> Available data
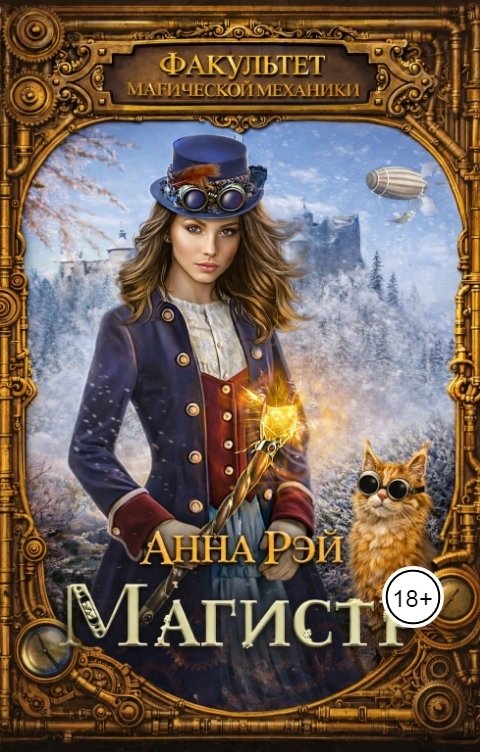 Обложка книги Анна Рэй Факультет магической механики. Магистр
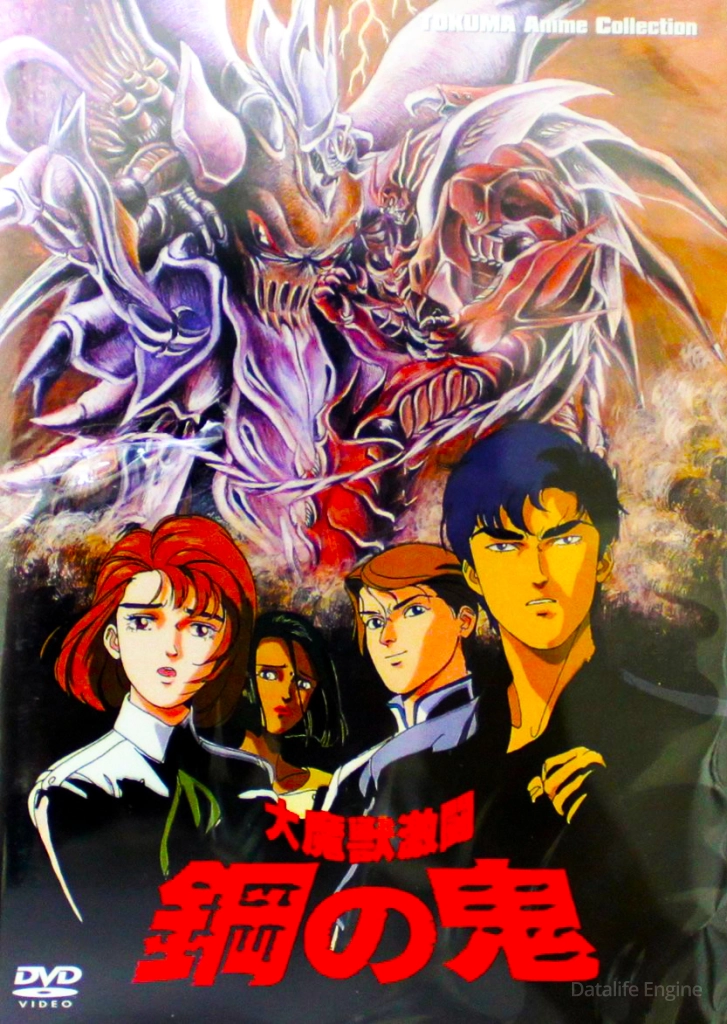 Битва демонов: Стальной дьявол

--

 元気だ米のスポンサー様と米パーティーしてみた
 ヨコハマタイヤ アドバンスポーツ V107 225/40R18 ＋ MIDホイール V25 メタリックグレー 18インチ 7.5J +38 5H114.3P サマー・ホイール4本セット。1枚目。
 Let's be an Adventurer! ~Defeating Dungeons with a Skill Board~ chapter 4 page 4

...

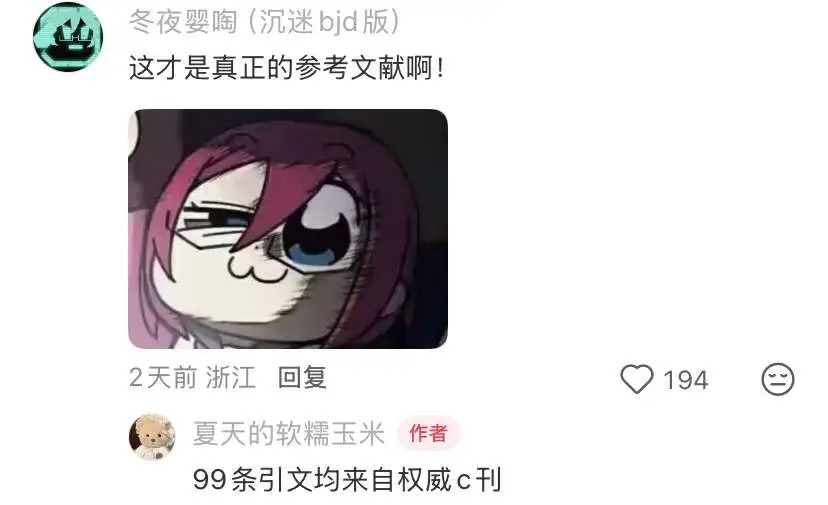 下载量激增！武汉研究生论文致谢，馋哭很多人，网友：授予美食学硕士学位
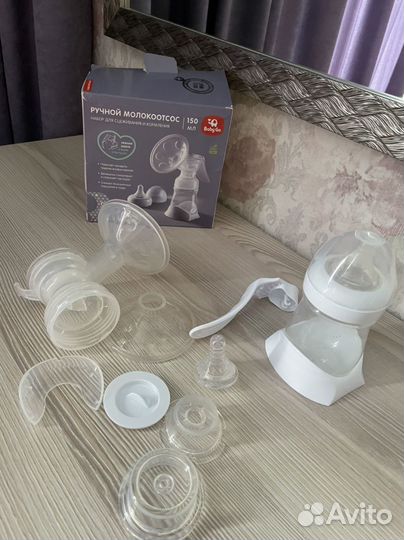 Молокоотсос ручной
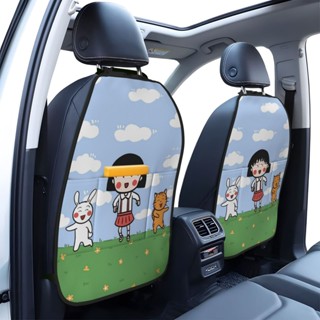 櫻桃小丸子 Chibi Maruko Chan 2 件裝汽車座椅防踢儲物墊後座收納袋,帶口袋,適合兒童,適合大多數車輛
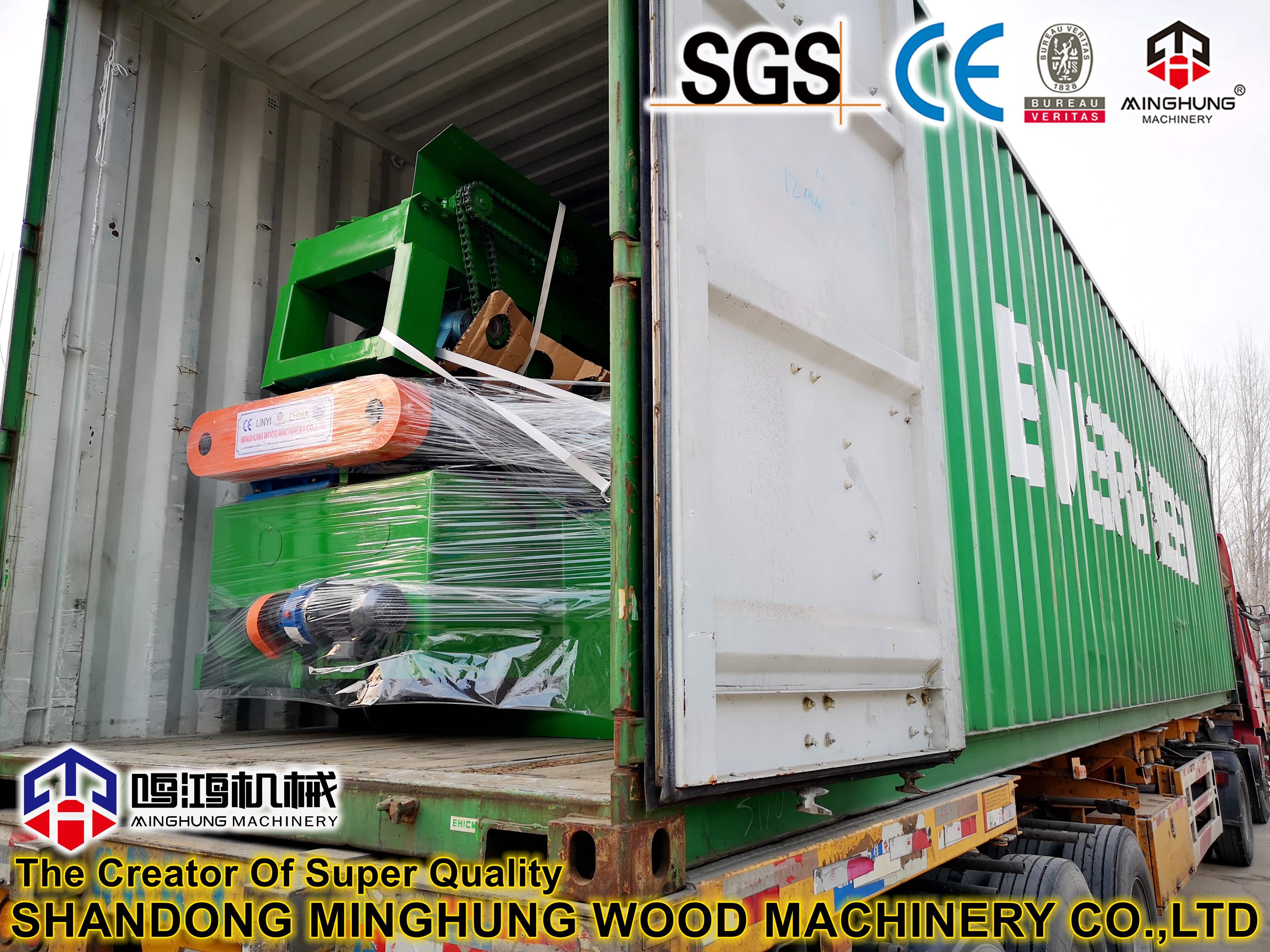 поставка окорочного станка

> What is being asked
Copy the lines between the one holding "下载量激增！武汉研究生论文致谢，馋哭很多人，网友：授予美食学硕士学位" and the one holding "поставка окорочного станка", inclusive, word for word, and leave the pictures out.

> Answer to this problem
 下载量激增！武汉研究生论文致谢，馋哭很多人，网友：授予美食学硕士学位
 Молокоотсос ручной
 櫻桃小丸子 Chibi Maruko Chan 2 件裝汽車座椅防踢儲物墊後座收納袋,帶口袋,適合兒童,適合大多數車輛
 поставка окорочного станка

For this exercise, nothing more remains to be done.